A pesquisadora Márcia Leopoldina Montanari Corrêa, do ISC/UFMT, destacou que estudos realizados há mais de 20 anos no estado revelam um quadro preocupante devido às altas taxas de câncer infanto-juvenil entre crianças e adolescentes de 0 a 19 anos. “Vivemos uma epidemia de câncer infantil-juvenil em Mato Grosso, com incidências muito acima da média nacional, especialmente em municípios onde o uso de agrotóxico é mais intenso.”
Ela ainda mencionou pesquisas realizadas em Mato Grosso pelo Núcleo de Estudos em Ambiente e Saúde do Trabalho da UFMT (Neast/UFMT), que identificaram resíduos de agrotóxicos, inclusive de glifosato, em locais como poços artesianos, alimentos da merenda escolar e até leite materno.
O expositor Paulo Roberto Lemgruber Ebert defendeu a competência da Justiça do Trabalho para apreciar e julgar a presente causa, afastando a alegação de que haveria conflito ou sobreposição com a atribuição dos órgãos responsáveis pelo registro de agrotóxicos, em especial a Anvisa. Por sua vez, a professora doutora Carla Reita Faria Leal manifestou-se favorável à admissibilidade das ações coletivas passivas no sistema jurídico pátrio, bem como à legitimidade das rés para integrarem a polaridade passiva da ACP em análise.
Cada um(a) deles(as) teve 10 minutos de apresentação oral, realizada de forma presencial ou telepresencial. Foi ainda autorizada a participação de diversos pesquisadores(as), professores(as) e entidades por meio de manifestações escritas, as quais serão juntadas aos autos com o objetivo de contribuir para o esclarecimento técnico-científico e jurídico da matéria, subsidiando o julgamento do caso.
Entenda o caso
A Ação Civil Pública (ACP) ajuizada pelos Ministérios Públicos foi distribuída à 3ª Vara do Trabalho de Cuiabá. O Juízo de primeiro grau, entretanto, reconheceu a incompetência absoluta da Justiça do Trabalho, sob o fundamento de que a matéria tratada alcançaria toda a coletividade, e não apenas os trabalhadores. Determinou, assim, a remessa dos autos à Justiça Comum Federal, em razão da presença do Ministério Público Federal (MPF) como litisconsorte facultativo e da manifestação de interesse da União.

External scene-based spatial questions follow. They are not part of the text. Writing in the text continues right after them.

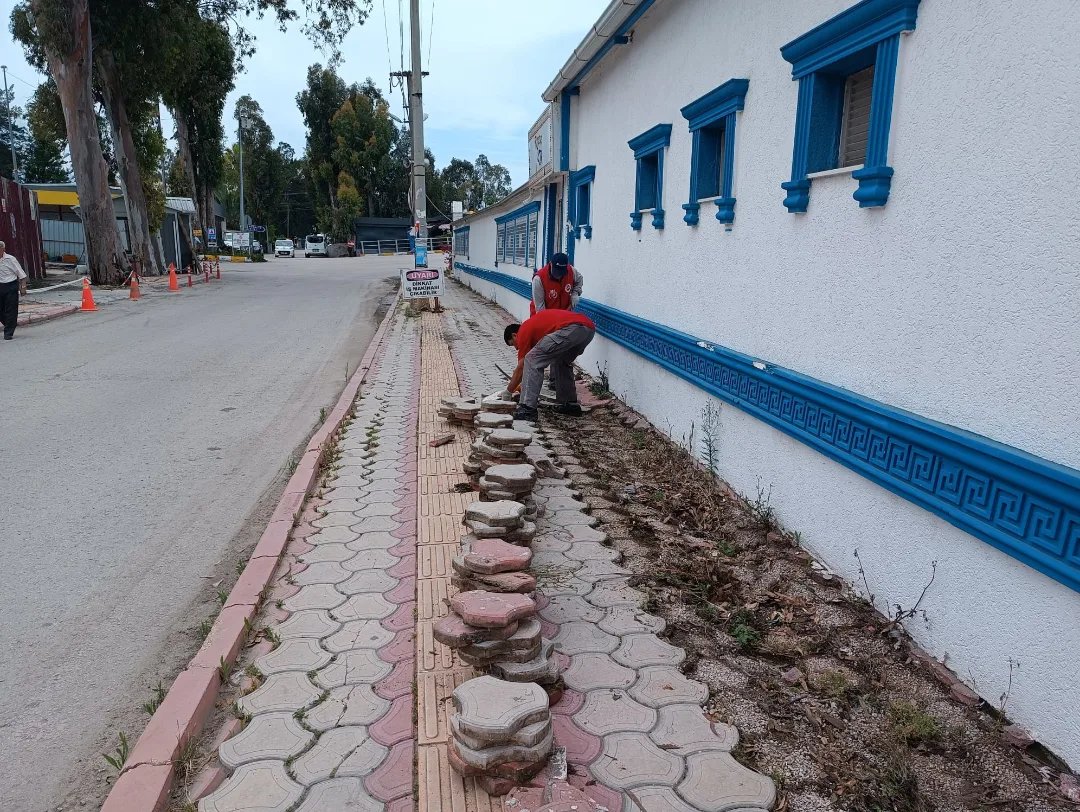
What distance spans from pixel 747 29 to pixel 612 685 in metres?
4.11

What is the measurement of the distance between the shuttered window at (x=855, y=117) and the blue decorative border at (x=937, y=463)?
1.17 metres

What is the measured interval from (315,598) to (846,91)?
3.80 meters

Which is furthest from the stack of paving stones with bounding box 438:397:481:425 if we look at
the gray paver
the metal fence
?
the metal fence

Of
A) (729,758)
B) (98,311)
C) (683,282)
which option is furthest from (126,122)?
(729,758)

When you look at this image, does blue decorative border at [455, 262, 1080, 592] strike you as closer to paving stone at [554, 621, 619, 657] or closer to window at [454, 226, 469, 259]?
paving stone at [554, 621, 619, 657]

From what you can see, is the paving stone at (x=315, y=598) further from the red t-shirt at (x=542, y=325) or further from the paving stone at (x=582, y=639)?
the red t-shirt at (x=542, y=325)

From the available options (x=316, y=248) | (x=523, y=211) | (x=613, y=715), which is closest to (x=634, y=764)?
(x=613, y=715)

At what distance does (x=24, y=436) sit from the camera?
248 inches

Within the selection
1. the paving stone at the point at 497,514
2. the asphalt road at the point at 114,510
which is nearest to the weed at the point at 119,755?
the asphalt road at the point at 114,510

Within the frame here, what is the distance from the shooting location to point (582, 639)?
321cm

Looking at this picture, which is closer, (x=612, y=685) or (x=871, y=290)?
(x=612, y=685)

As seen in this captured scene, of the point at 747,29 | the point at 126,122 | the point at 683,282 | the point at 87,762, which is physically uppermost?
the point at 126,122

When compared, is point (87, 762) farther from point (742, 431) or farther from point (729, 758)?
point (742, 431)

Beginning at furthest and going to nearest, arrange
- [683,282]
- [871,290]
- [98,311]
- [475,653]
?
[98,311] < [683,282] < [871,290] < [475,653]
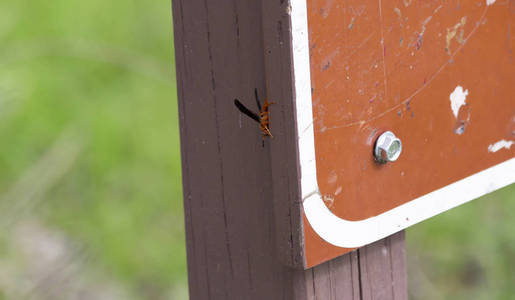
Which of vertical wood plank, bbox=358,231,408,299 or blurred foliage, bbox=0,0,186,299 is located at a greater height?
blurred foliage, bbox=0,0,186,299

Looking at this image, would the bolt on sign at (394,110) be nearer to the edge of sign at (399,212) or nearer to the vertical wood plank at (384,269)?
the edge of sign at (399,212)

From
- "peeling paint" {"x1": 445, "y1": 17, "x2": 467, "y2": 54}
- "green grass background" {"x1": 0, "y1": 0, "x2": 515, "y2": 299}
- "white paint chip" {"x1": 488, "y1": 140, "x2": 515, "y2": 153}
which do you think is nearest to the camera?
"peeling paint" {"x1": 445, "y1": 17, "x2": 467, "y2": 54}

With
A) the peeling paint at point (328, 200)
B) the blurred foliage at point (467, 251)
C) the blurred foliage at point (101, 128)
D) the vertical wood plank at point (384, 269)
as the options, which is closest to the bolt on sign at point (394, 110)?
the peeling paint at point (328, 200)

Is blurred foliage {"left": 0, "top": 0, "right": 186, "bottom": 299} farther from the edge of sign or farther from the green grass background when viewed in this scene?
the edge of sign

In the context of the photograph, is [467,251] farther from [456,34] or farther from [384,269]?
[456,34]

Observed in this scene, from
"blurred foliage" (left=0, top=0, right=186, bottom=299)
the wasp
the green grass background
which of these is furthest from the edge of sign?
"blurred foliage" (left=0, top=0, right=186, bottom=299)

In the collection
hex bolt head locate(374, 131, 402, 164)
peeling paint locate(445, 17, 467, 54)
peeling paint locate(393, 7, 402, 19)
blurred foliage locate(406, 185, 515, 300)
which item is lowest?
hex bolt head locate(374, 131, 402, 164)
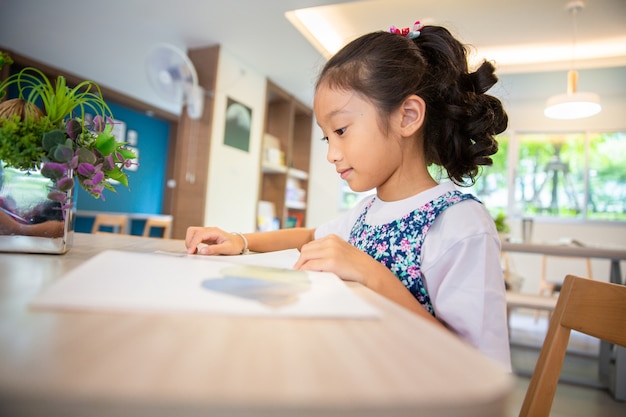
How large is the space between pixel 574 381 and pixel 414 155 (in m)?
2.12

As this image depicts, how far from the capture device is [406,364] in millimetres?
193

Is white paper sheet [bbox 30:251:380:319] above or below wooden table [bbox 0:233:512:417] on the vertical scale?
above

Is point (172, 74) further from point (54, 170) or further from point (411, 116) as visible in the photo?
point (54, 170)

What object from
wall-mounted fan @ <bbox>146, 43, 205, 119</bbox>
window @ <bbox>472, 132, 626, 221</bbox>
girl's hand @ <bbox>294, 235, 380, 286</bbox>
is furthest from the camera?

Na fase recursal, a Segunda Turma do TRT-MT deu provimento ao Recurso Ordinário do MPT, declarando a competência da Justiça do Trabalho para processar e julgar a causa, com determinação de retorno dos autos à Vara de origem. Essa decisão foi confirmada pelo Tribunal Superior do Trabalho (TST).
Retomado o julgamento, o Juízo da 3ª Vara do Trabalho da capital acolheu, em parte, a preliminar de ilegitimidade passiva, extinguindo o processo, sem resolução do mérito, em relação à Famato e, no mérito, julgou improcedente a ação em relação aos demais réus (Aprosoja e Ampa).
O MPT interpôs novo Recurso Ordinário, buscando reverter essa decisão no TRT-MT. Já iniciado o julgamento pela Turma, as entidades Aprosoja e Ampa suscitaram a instauração de Incidente de Assunção de Competência (IAC). O Tribunal admitiu o processamento do incidente e, diante da natureza, complexidade e repercussão social e econômica da causa, bem como da necessidade de assegurar amplo debate da matéria entre os atores sociais interessados, o desembargador relator do incidente deliberou pela realização de audiência pública.